== AIM OF THE TASK ==
In the material below, find every line containing the string "Wilmington" and return it.

== PROVIDED RECORDS ==
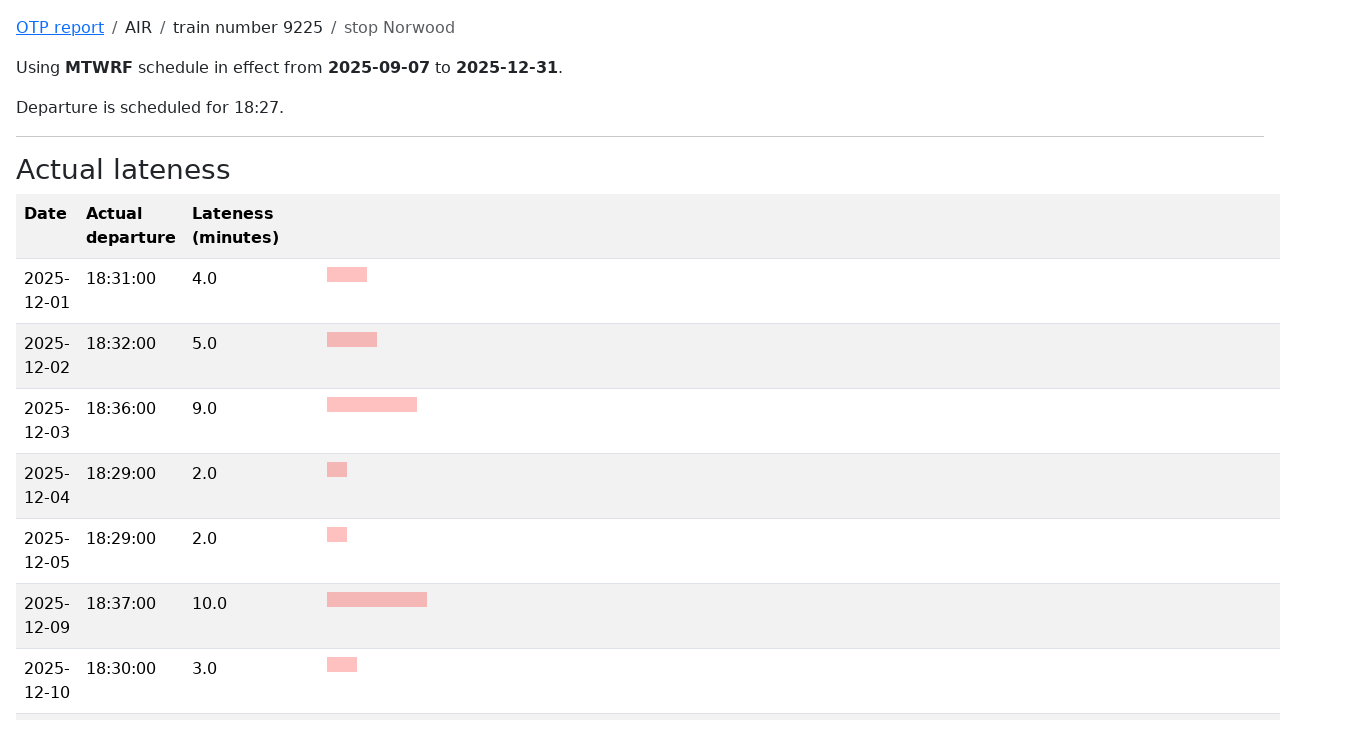

--- FILE ---
content_type: text/html; charset=UTF-8
request_url: https://apps.phor.net/septa/schedule-detail.php?route=Wilmington%2FNewark+Line&train=9225&stop=Norwood
body_size: 1109
content:
<!doctype html>
<html lang="en">
  <head>
    <meta charset="utf-8">
    <meta name="viewport" content="width=device-width, initial-scale=1">
    <title>Wilmington/Newark Line, 9225, Norwood</title>
    <link href="https://cdn.jsdelivr.net/npm/bootstrap@5.3.8/dist/css/bootstrap.min.css" rel="stylesheet" integrity="sha384-sRIl4kxILFvY47J16cr9ZwB07vP4J8+LH7qKQnuqkuIAvNWLzeN8tE5YBujZqJLB" crossorigin="anonymous">
    <style>
      @media print {a[href]:after {content: none !important;}} /* https://stackoverflow.com/q/7301989 */
    </style>
  </head>
  <body class="m-3">
    <nav aria-label="breadcrumb">
      <ol class="breadcrumb">
        <li class="breadcrumb-item"><a href="/">OTP report</a></li>
        <li class="breadcrumb-item">AIR</li>
        <li class="breadcrumb-item">train number 9225</li>
        <li class="breadcrumb-item active">stop Norwood</li>
      </ol>
    </nav>
    <p>Using <strong>MTWRF</strong> schedule in effect from <strong>2025-09-07</strong> to <strong>2025-12-31</strong>.</p>
    <p>Departure is scheduled for  18:27.</p>
    <hr>
    <h1 class="h3">Actual lateness</h1>
    <table class="table table-hover table-condensed table-responsive table-striped">
<tr><th>Date<th>Actual departure<th>Lateness (minutes)<th><tr><td>2025-12-01<td>18:31:00<td>4.0<td style="text-align:left">  <hr style="margin:0 2em; width:40px; height:15px; color:red; background: red; border: none" />
<tr><td>2025-12-02<td>18:32:00<td>5.0<td style="text-align:left">  <hr style="margin:0 2em; width:50px; height:15px; color:red; background: red; border: none" />
<tr><td>2025-12-03<td>18:36:00<td>9.0<td style="text-align:left">  <hr style="margin:0 2em; width:90px; height:15px; color:red; background: red; border: none" />
<tr><td>2025-12-04<td>18:29:00<td>2.0<td style="text-align:left">  <hr style="margin:0 2em; width:20px; height:15px; color:red; background: red; border: none" />
<tr><td>2025-12-05<td>18:29:00<td>2.0<td style="text-align:left">  <hr style="margin:0 2em; width:20px; height:15px; color:red; background: red; border: none" />
<tr><td>2025-12-09<td>18:37:00<td>10.0<td style="text-align:left">  <hr style="margin:0 2em; width:100px; height:15px; color:red; background: red; border: none" />
<tr><td>2025-12-10<td>18:30:00<td>3.0<td style="text-align:left">  <hr style="margin:0 2em; width:30px; height:15px; color:red; background: red; border: none" />
<tr><td>2025-12-11<td>18:37:00<td>10.0<td style="text-align:left">  <hr style="margin:0 2em; width:100px; height:15px; color:red; background: red; border: none" />
<tr><td>2025-12-12<td>18:30:00<td>3.0<td style="text-align:left">  <hr style="margin:0 2em; width:30px; height:15px; color:red; background: red; border: none" />
<tr><td>2025-12-15<td>11:06:00<td>999.0<td style="text-align:left">  <hr style="margin:0 2em; width:990px; height:15px; color:red; background: red; border: none" />
<tr><td>2025-12-16<td>18:35:00<td>8.0<td style="text-align:left">  <hr style="margin:0 2em; width:80px; height:15px; color:red; background: red; border: none" />
<tr><td>2025-12-17<td>18:29:00<td>2.0<td style="text-align:left">  <hr style="margin:0 2em; width:20px; height:15px; color:red; background: red; border: none" />
<tr><td>2025-12-18<td>18:30:00<td>3.0<td style="text-align:left">  <hr style="margin:0 2em; width:30px; height:15px; color:red; background: red; border: none" />
<tr><td>2025-12-19<td>18:37:00<td>10.0<td style="text-align:left">  <hr style="margin:0 2em; width:100px; height:15px; color:red; background: red; border: none" />
    </table>

    <h2 class="h4 mt-5">Statistics</h2>
    <div class="row row-cols-1 row-cols-md-3 row-cols-xl-6 g-4">
      <div class="col">
        <div class="card">
          <div class="card-body">
            <h5 class="card-title">Average lateness</h5>
            <p class="card-text">5.5 minutes</p>
          </div>
        </div>
      </div>
      <div class="col">
        <div class="card">
          <div class="card-body">
            <h5 class="card-title">Standard deviation</h5>
            <p class="card-text">3.2 minutes</p>
          </div>
        </div>
      </div>
      <div class="col">
        <div class="card">
          <div class="card-body">
            <h5 class="card-title">5th percentile</h5>
            <p class="card-text">2.0 minutes</p>
          </div>
        </div>
      </div>
      <div class="col">
        <div class="card">
          <div class="card-body">
            <h5 class="card-title">10th percentile</h5>
            <p class="card-text">2.0 minutes</p>
          </div>
        </div>
      </div>
      <div class="col">
        <div class="card">
          <div class="card-body">
            <h5 class="card-title">25th percentile</h5>
            <p class="card-text">3.0 minutes</p>
          </div>
        </div>
      </div>
      <div class="col">
        <div class="card">
          <div class="card-body">
            <h5 class="card-title">50th percentile (median)</h5>
            <p class="card-text">4.0 minutes</p>
          </div>
        </div>
      </div>
    </div>
    <p>
      For the N-th percentile, this means if you show up this many minutes late every day, you will miss no more than N% of the trains.
    </p>
    <p>
      Average and standard deviation calculations (but not median) exclude days when the train is super late (more than 99 minutes late). This indicates an error in our data collection or an exceptional situation like a train that never reached its destination.
    </p>
    <hr>
    <footer>William Entriken — generated 2025-12-19 21:28Z</footer>
  </body>
</html>
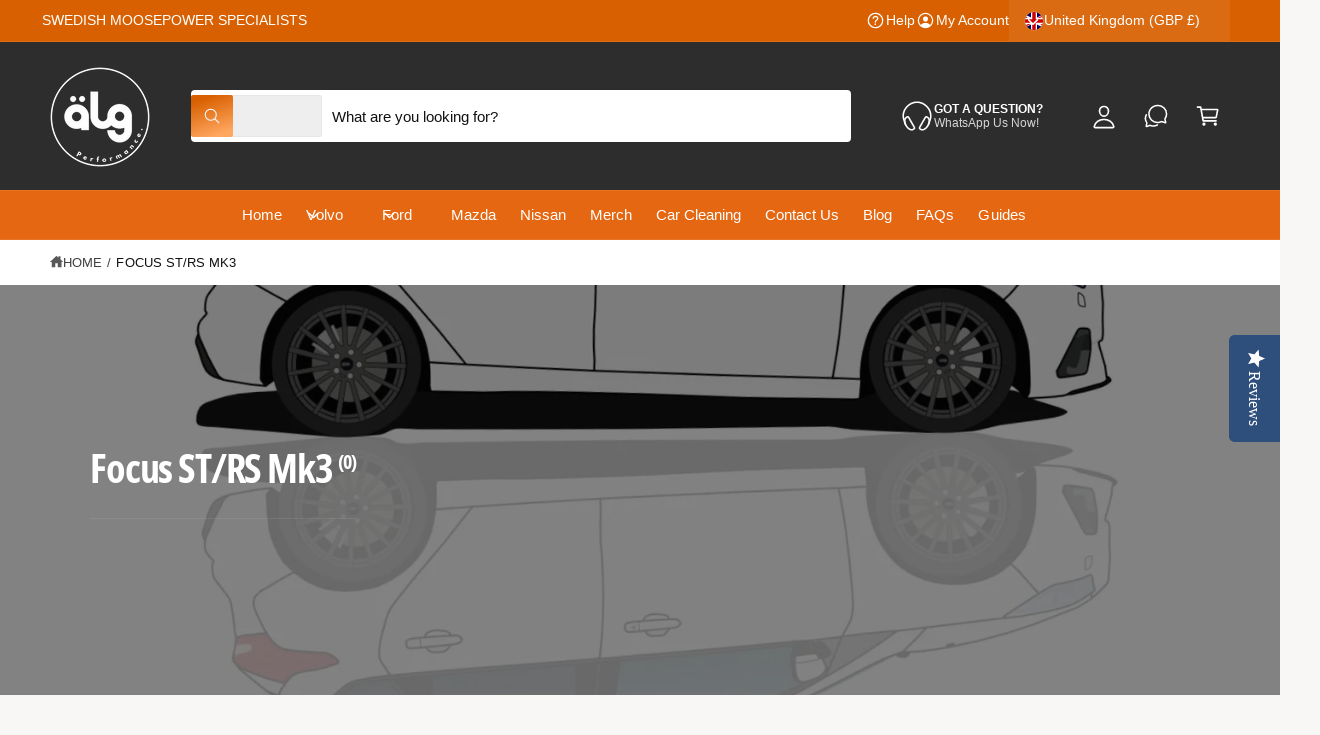

--- FILE ---
content_type: text/css
request_url: https://algperformance.co.uk/cdn/shop/t/18/assets/template-collection.css?v=102949554541457034561763129703
body_size: -521
content:
.collection .loading-overlay{position:absolute;z-index:1;width:1.8rem}.collection-inline-promo .promo-card,.collection-inline-promo .promo-image,.collection-top-promo .promo-card,.collection-top-promo .promo-image{height:100%;padding-bottom:0!important}.collection-top-promo .rte{position:static}.collection-top-promo .promo-card--image{min-height:var(--promo-min-height, 0px)}.collection-top-promo .promo-image{position:absolute}@media screen and (max-width: 749.98px){.collection .loading-overlay{top:0;inset-inline-end:0}}@media screen and (min-width: 750px){.collection .loading-overlay{inset-inline-start:0}}.collection .loading-overlay{top:0;inset-inline-end:0;bottom:0;inset-inline-start:0;display:none;width:100%;padding:0 1.5rem;opacity:.7}.collection--empty .title-wrapper{margin-top:2rem}@media screen and (min-width: 750px){.collection .loading-overlay{padding-inline-start:5rem;padding-inline-end:5rem}.collection--empty .title-wrapper{margin-top:8rem;margin-bottom:8rem}}.collection.loading .loading-overlay{display:block}.collection__description>*{margin:0}
/*# sourceMappingURL=/cdn/shop/t/18/assets/template-collection.css.map?v=102949554541457034561763129703 */


--- FILE ---
content_type: text/css
request_url: https://algperformance.co.uk/cdn/shop/t/18/assets/component-swatch.css?v=69809702647962836941763129660
body_size: -523
content:
.swatch{--swatch--size: var(--swatch-input--size, 4.4rem);--swatch--border-radius: var(--swatch-input--border-radius, 50%);display:block;padding:0;width:var(--swatch--size);max-width:100%;aspect-ratio:1 / 1;background:var(--swatch--background);background-position:var(--swatch-focal-point, initial);background-size:cover;background-origin:border-box;border:.1rem solid rgba(var(--color-foreground),.15);border-radius:var(--swatch--border-radius)}.swatch--inline{display:inline-block}.swatch--unavailable{border-style:dashed;border-color:rgba(var(--color-foreground),.5)}
/*# sourceMappingURL=/cdn/shop/t/18/assets/component-swatch.css.map?v=69809702647962836941763129660 */
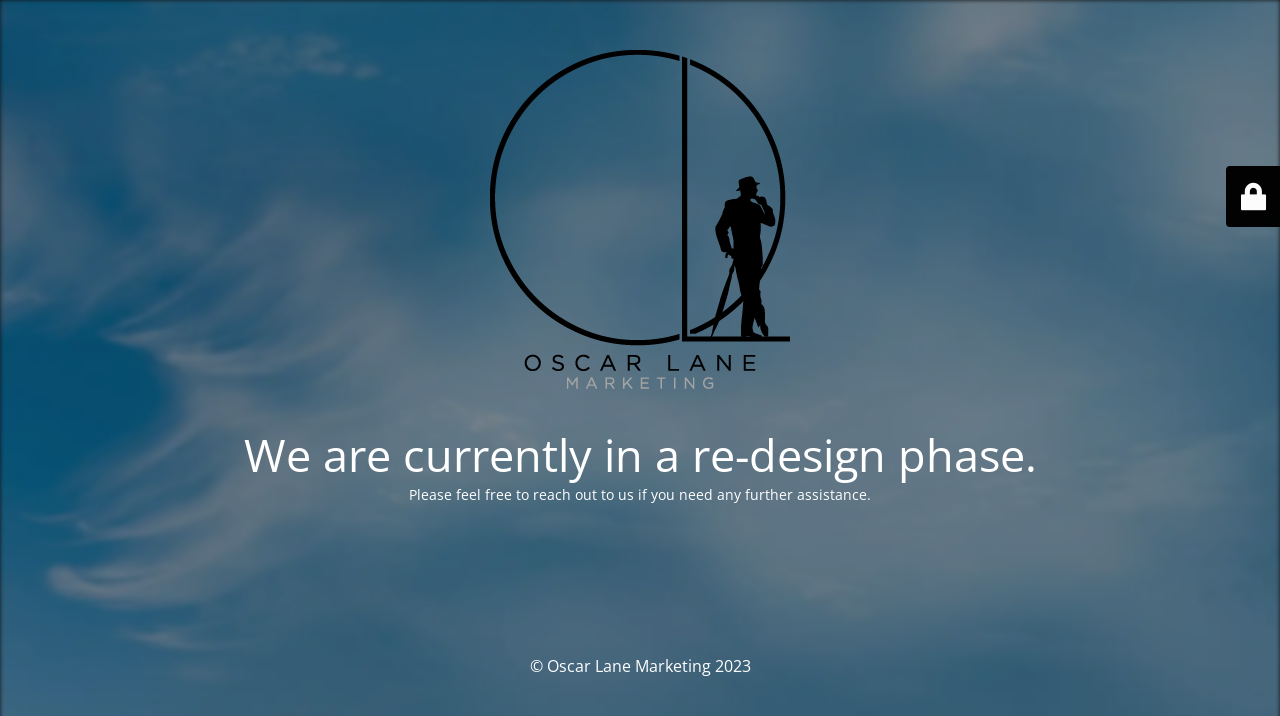

--- FILE ---
content_type: text/html; charset=UTF-8
request_url: https://oscarlane.com/olm-home-long2/
body_size: 2168
content:
<!DOCTYPE html>
<html lang="en-US">
<head>
	<meta charset="UTF-8" />
	<title>Oscar Lane Marketing | Site is Undergoing Maintenance</title>		<meta name="viewport" content="width=device-width, maximum-scale=1, initial-scale=1, minimum-scale=1">
	<meta name="description" content=""/>
	<meta http-equiv="X-UA-Compatible" content="" />
	<meta property="og:site_name" content="Oscar Lane Marketing - "/>
	<meta property="og:title" content="Oscar Lane Marketing | Site is Undergoing Maintenance"/>
	<meta property="og:type" content="Maintenance"/>
	<meta property="og:url" content="https://oscarlane.com"/>
	<meta property="og:description" content="Please feel free to reach out to us if you need any further assistance."/>
				<meta property="og:image" content="https://i0.wp.com/oscarlane.com/wp-content/uploads/2023/08/OscarLane-Marketing-e.png?fit=300%2C339&#038;ssl=1" />
			<meta property="og:image:url" content="https://i0.wp.com/oscarlane.com/wp-content/uploads/2023/08/OscarLane-Marketing-e.png?fit=300%2C339&#038;ssl=1"/>
			<meta property="og:image:secure_url" content="https://i0.wp.com/oscarlane.com/wp-content/uploads/2023/08/OscarLane-Marketing-e.png?fit=300%2C339&#038;ssl=1"/>
			<meta property="og:image:type" content="png?fit=300%2C339&#038;ssl=1"/>
			<link rel="profile" href="http://gmpg.org/xfn/11" />
	<link rel="pingback" href="https://oscarlane.com/xmlrpc.php" />
	<link rel='stylesheet' id='mtnc-style-css' href='https://oscarlane.com/wp-content/plugins/maintenance/load/css/style.css?ver=1693496701' type='text/css' media='all' />
<link rel='stylesheet' id='mtnc-fonts-css' href='https://oscarlane.com/wp-content/plugins/maintenance/load/css/fonts.css?ver=1693496701' type='text/css' media='all' />
<style type="text/css">body {background-color: #111111}.preloader {background-color: #111111}.bg-img img, .bg-img source{-webkit-filter: blur(2px);-moz-filter: blur(2px);-o-filter: blur(2px);-ms-filter: blur(2px);filter:blur(2px);filter:progid:DXImageTransform.Microsoft.Blur(PixelRadius=2, enabled='true');}body {font-family: Open Sans; }.site-title, .preloader i, .login-form, .login-form a.lost-pass, .btn-open-login-form, .site-content, .user-content-wrapper, .user-content, footer, .maintenance a{color: #ffffff;} a.close-user-content, #mailchimp-box form input[type="submit"], .login-form input#submit.button  {border-color:#ffffff} input[type="submit"]:hover{background-color:#ffffff} input:-webkit-autofill, input:-webkit-autofill:focus{-webkit-text-fill-color:#ffffff} body &gt; .login-form-container{background-color:#000000}.btn-open-login-form{background-color:#000000}input:-webkit-autofill, input:-webkit-autofill:focus{-webkit-box-shadow:0 0 0 50px #000000 inset}input[type='submit']:hover{color:#000000} #custom-subscribe #submit-subscribe:before{background-color:#000000} </style>		<!--[if IE]>
	<style type="text/css">

	</style>
	<script type="text/javascript" src="https://oscarlane.com/wp-content/plugins/maintenance/load/js/jquery.backstretch.min.js"></script>
	<![endif]-->
	<link rel="stylesheet" href="https://fonts.bunny.net/css?family=Open%20Sans:300,300italic,regular,italic,600,600italic,700,700italic,800,800italic:300"></head>

<body class="maintenance ">

<div class="main-container">
	<div class="preloader"><i class="fi-widget" aria-hidden="true"></i></div>	<div id="wrapper">
		<div class="center logotype">
			<header>
				        <div class="logo-box" rel="home">
            <img src="https://i0.wp.com/oscarlane.com/wp-content/uploads/2023/08/OscarLane-Marketing-e.png?fit=300%2C339&#038;ssl=1" srcset="https://i0.wp.com/oscarlane.com/wp-content/uploads/2023/08/OscarLane-Marketing-e.png?fit=300%2C339&#038;ssl=1 2x" width="300"  alt="logo">
        </div>
    			</header>
		</div>
		<div id="content" class="site-content">
			<div class="center">
                <h2 class="heading font-center" style="font-weight:300;font-style:normal">We are currently in a re-design phase.</h2><div class="description" style="font-weight:300;font-style:normal"><p>Please feel free to reach out to us if you need any further assistance.</p>
</div>			</div>
		</div>
	</div> <!-- end wrapper -->
	<footer>
		<div class="center">
			<div style="font-weight:300;font-style:normal">© Oscar Lane Marketing 2023</div>		</div>
	</footer>
					<picture class="bg-img">
						<img src="https://i0.wp.com/oscarlane.com/wp-content/uploads/2023/03/funeral-home-image-34.jpg?fit=1920%2C1015&#038;ssl=1">
		</picture>
	</div>

	<div class="login-form-container">
		<input type="hidden" id="mtnc_login_check" name="mtnc_login_check" value="ca3c26aeef" /><input type="hidden" name="_wp_http_referer" value="/olm-home-long2/" /><form id="login-form" class="login-form" method="post"><label>User Login</label><span class="login-error"></span><span class="licon user-icon"><input type="text" name="log" id="log" value="" size="20" class="input username" placeholder="Username" /></span><span class="picon pass-icon"><input type="password" name="pwd" id="login_password" value="" size="20" class="input password" placeholder="Password" /></span><a class="lost-pass" href="https://oscarlane.com/wp-login.php?action=lostpassword">Lost Password</a><input type="submit" class="button" name="submit" id="submit" value="Login" /><input type="hidden" name="is_custom_login" value="1" /><input type="hidden" id="mtnc_login_check" name="mtnc_login_check" value="ca3c26aeef" /><input type="hidden" name="_wp_http_referer" value="/olm-home-long2/" /></form>		    <div id="btn-open-login-form" class="btn-open-login-form">
        <i class="fi-lock"></i>

    </div>
    <div id="btn-sound" class="btn-open-login-form sound">
        <i id="value_botton" class="fa fa-volume-off" aria-hidden="true"></i>
    </div>
    	</div>
<!--[if lte IE 10]>
<script type='text/javascript' src='https://oscarlane.com/wp-includes/js/jquery/jquery.min.js?ver=6.3.7' id='jquery_ie-js'></script>
<![endif]-->
<!--[if !IE]><!--><script type='text/javascript' src='https://oscarlane.com/wp-includes/js/jquery/jquery.min.js?ver=3.7.0' id='jquery-core-js'></script>
<script type='text/javascript' src='https://oscarlane.com/wp-includes/js/jquery/jquery-migrate.min.js?ver=3.4.1' id='jquery-migrate-js'></script>
<!--<![endif]--><script type='text/javascript' id='_frontend-js-extra'>
/* <![CDATA[ */
var mtnc_front_options = {"body_bg":"https:\/\/i0.wp.com\/oscarlane.com\/wp-content\/uploads\/2023\/03\/funeral-home-image-34.jpg?fit=1920%2C1015&ssl=1","gallery_array":[],"blur_intensity":"2","font_link":["Open Sans:300,300italic,regular,italic,600,600italic,700,700italic,800,800italic:300"]};
/* ]]> */
</script>
<script type='text/javascript' src='https://oscarlane.com/wp-content/plugins/maintenance/load/js/jquery.frontend.js?ver=1693496701' id='_frontend-js'></script>

</body>
</html>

== PROBLEM SOLUTION ==
request_url: https://apps.phor.net/septa/schedule-detail.php?route=Wilmington%2FNewark+Line&train=9225&stop=Norwood
    <title>Wilmington/Newark Line, 9225, Norwood</title>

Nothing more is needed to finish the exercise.